Very nice for the next day as well. My watch started from midnight to
3am, and once again I was mesmerized by the glittering night skies out
here. All the flickering little stars sending their message of love and
life into infinity. The grande constellations slowly moving through the
air. Being new moon or dark moon amplified the spectacular beauty
above and around us. Stardust........all of us. Planet Earth is not
turning around and around as we have been taught, but moving in a spiral
in harmony with all the other planets and stars. Slowly moving back
towards the centre of the Milky Way. The 21/12/2012 Mayan day marked the
point where we have moved the furtherest from the centre, and we are now
on our way back. In the same fashion we as a human race are also moving
back to what and who we really are.

It was fun on my watch to see a faint light in the distance, power up
the radar, and spot a ship moving straight at us from 12nm away. I
altered course 10* to starboard and watched as the ship slowly moved by
on our port side and turned 10* to port again. This morning there were
streaks of brown in the water, and on closer observation saw krill and
jellyfish floating on the current. The skies are blue at the moment, and
we are leaving long white lines in our wake, surfing down the swells at
speed. Our GoPro camera is also capturing these special moments, but it
will be quite a while before we can post them on the blog. We are
looking at going non-stop for Panama, and should we make a quick stop on
the way, it will be just that, a very quick stop.
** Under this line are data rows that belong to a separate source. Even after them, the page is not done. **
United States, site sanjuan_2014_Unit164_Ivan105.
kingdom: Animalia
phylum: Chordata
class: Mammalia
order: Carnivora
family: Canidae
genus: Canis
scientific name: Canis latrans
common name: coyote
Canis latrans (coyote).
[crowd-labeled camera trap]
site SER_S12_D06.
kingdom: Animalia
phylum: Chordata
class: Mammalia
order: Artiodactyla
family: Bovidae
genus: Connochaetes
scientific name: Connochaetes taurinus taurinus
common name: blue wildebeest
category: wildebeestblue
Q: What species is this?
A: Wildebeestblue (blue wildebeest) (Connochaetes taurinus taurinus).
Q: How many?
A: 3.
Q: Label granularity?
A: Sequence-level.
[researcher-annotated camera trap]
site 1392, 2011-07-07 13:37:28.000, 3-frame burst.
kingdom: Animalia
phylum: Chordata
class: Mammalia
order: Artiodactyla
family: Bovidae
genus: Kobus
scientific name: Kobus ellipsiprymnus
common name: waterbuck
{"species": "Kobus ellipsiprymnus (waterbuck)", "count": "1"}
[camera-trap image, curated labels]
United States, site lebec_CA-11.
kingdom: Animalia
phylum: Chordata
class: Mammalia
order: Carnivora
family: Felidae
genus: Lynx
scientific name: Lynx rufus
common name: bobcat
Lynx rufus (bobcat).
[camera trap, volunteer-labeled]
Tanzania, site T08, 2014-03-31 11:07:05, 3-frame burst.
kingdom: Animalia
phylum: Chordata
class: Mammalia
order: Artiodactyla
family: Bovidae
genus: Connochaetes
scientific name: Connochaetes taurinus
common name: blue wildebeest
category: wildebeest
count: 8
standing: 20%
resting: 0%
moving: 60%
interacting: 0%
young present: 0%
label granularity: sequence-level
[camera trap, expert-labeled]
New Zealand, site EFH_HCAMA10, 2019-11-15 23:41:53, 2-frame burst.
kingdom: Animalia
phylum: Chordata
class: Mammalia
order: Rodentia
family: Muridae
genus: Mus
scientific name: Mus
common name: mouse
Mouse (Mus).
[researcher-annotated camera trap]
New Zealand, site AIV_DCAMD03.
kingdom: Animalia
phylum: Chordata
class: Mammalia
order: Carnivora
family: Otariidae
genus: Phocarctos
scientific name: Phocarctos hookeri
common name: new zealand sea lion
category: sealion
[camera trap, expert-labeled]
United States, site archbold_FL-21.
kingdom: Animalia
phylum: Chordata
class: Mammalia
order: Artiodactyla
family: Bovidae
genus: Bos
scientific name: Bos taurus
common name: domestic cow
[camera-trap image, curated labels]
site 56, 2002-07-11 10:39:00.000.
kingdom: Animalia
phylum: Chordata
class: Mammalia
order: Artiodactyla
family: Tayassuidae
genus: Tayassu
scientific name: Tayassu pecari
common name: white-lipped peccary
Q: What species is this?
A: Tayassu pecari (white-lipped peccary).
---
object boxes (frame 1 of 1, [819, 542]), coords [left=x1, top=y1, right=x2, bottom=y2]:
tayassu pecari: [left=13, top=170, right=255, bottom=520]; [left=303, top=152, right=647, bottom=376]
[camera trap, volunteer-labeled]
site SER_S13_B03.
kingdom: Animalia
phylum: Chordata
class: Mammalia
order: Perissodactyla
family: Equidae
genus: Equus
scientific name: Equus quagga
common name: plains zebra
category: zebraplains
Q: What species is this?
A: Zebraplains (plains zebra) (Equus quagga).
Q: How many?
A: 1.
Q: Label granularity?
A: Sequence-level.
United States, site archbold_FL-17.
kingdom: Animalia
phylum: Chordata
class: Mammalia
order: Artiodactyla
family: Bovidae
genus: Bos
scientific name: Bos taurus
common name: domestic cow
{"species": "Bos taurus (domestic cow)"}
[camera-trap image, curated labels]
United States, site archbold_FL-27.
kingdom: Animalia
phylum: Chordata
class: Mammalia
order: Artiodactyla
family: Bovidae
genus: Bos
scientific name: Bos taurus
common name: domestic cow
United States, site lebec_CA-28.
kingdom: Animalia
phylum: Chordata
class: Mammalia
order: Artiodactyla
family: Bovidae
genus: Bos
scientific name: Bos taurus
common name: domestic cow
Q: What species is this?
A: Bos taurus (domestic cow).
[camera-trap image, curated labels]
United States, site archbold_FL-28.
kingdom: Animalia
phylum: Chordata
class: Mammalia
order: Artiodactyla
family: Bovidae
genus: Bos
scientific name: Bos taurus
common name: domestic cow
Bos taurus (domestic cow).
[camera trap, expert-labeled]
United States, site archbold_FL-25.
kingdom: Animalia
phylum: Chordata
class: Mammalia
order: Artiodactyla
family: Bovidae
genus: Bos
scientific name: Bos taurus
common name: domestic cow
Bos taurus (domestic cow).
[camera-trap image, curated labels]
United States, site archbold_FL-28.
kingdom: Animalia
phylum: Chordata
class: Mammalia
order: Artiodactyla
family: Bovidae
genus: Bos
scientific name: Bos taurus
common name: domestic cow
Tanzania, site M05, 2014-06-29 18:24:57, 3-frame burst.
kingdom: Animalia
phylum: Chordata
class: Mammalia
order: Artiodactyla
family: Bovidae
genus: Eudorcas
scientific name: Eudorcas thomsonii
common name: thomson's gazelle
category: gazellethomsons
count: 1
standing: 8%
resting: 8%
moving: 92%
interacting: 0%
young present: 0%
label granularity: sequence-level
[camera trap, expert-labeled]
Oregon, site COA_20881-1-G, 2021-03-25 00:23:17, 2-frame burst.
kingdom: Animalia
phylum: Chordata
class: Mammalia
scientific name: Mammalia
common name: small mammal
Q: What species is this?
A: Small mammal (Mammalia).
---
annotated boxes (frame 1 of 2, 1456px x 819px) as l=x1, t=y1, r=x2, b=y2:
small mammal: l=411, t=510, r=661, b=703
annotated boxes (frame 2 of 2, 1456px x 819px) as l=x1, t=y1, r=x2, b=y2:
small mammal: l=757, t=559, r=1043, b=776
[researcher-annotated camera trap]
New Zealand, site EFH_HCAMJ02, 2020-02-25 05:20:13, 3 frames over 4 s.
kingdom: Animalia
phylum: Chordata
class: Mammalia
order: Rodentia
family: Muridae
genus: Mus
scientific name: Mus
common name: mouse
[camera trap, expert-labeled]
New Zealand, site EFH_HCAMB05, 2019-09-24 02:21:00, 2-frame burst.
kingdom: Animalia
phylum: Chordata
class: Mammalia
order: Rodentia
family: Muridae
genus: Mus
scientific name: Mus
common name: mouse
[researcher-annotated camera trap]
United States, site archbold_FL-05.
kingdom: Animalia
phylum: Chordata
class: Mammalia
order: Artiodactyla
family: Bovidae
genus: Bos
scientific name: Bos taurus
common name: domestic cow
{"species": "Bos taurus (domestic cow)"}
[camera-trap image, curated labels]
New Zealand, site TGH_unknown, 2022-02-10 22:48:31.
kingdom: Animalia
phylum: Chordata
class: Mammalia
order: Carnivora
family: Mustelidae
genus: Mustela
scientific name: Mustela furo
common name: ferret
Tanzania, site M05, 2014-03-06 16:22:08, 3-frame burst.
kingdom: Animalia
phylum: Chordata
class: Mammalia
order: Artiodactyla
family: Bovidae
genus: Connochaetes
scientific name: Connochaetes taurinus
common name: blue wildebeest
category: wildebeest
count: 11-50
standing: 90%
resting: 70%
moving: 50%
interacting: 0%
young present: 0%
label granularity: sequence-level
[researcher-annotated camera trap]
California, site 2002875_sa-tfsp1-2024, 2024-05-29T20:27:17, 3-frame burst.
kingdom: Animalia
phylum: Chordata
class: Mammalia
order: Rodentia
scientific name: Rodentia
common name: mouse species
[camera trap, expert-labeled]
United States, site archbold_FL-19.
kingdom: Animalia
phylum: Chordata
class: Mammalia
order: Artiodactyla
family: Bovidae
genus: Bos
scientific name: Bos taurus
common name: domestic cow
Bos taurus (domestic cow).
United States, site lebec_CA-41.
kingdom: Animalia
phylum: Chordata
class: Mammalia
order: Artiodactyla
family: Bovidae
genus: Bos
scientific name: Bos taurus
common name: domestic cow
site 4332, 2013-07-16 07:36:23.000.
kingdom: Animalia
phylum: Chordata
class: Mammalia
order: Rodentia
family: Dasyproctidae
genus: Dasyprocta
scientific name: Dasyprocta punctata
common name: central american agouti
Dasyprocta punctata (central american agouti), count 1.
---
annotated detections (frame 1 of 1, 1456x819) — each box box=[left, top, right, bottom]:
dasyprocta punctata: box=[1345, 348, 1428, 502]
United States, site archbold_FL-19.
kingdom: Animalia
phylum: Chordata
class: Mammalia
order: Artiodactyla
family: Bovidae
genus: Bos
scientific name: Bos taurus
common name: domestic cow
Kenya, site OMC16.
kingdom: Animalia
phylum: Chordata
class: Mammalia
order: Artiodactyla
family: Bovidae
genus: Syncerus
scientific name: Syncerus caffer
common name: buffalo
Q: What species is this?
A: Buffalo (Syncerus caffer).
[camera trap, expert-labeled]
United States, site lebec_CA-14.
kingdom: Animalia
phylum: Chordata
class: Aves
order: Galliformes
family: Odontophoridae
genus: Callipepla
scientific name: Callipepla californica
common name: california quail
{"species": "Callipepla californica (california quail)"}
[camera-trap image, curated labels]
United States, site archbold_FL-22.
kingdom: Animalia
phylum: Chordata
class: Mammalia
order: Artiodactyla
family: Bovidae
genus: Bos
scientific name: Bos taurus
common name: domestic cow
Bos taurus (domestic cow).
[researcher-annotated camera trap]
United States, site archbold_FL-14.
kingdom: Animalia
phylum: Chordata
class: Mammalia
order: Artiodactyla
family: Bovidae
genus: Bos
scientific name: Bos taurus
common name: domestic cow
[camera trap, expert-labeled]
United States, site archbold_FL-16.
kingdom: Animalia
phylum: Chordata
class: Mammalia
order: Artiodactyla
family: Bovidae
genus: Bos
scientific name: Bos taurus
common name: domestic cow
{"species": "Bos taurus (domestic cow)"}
Our current position is 29*03'S/17*34'E at 13h00 SA time. We are about
200nm west from the Orange River mouth which forms the border between
South Africa and Namibia. We are about 3 days out of Cape Town and have
covered over 500nm which gives us an average of +- 7 kts. There were some
quiet spells but we are now up to speed. Catamarans are like that. They
can sail fast. One of their many advantages. One stays with the good
weather longer and easier to outrun bad weather. Much more about this in
future postings.

I hope your week ahead will be filled with wonderful moments.